This would be a dream for me. The sensor may be used in halves, so that you have 2 portrait oriented shots (these could be cropped to landscape with a large 45 mp sensor like the R5). One shutter release so that you have same metering, shutter speed etc. in one frame. I have also photographed with 2 cameras on a rig that try to get same settings. It is way too finicky and problematic. It must be perfect. If you have a single leaf or small subject blowing in the breeze and out of sync the mind cannot process it and it makes you nautious. I have used a lens that splits the image via mirrors but it was cheaply made and results were poor. A true quality stereo lens would definitely get me back into stereo photography which I left because it was.too finicky and current stereo cameras were essentially point and shoot. Stereo photo on a great quality on my R5 would be phenomenal.


----------



## Kit. (Sep 5, 2020)

usern4cr said:


> I suppose if both cameras start at the same time (via a split manual release) then a video with time-code could keep them in sync later for post combination.
> 
> Of if the cameras were as close together as possible on a nice tripod then you could get stills or video with moving subjects just like you would with a regular camera on a tripod.

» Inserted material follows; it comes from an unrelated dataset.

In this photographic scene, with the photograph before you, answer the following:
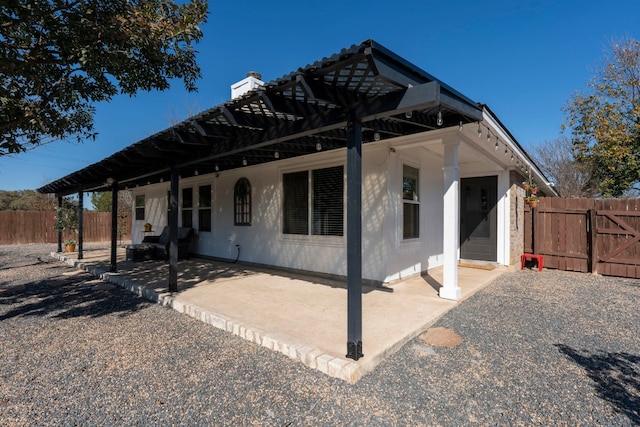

I'm concerned about depth perception. If the subject moves between its "left" and "right" exposures, a distance to it will appear wrong and potentially inconsistent.

If you project both the "left" and the "right" images on the left and the right halves of the same sensor with a vertically moving shutter, that won't happen.

Otherwise you would need to synchronize the shutters of two cameras very precisely.


----------



## usern4cr (Sep 5, 2020)

Kit. said:


> I'm concerned about depth perception. If the subject moves between its "left" and "right" exposures, a distance to it will appear wrong and potentially inconsistent.
> 
> If you project both the "left" and the "right" images on the left and the right halves of the same sensor with a vertically moving shutter, that won't happen.
> 
> Otherwise you would need to synchronize the shutters of two cameras very precisely.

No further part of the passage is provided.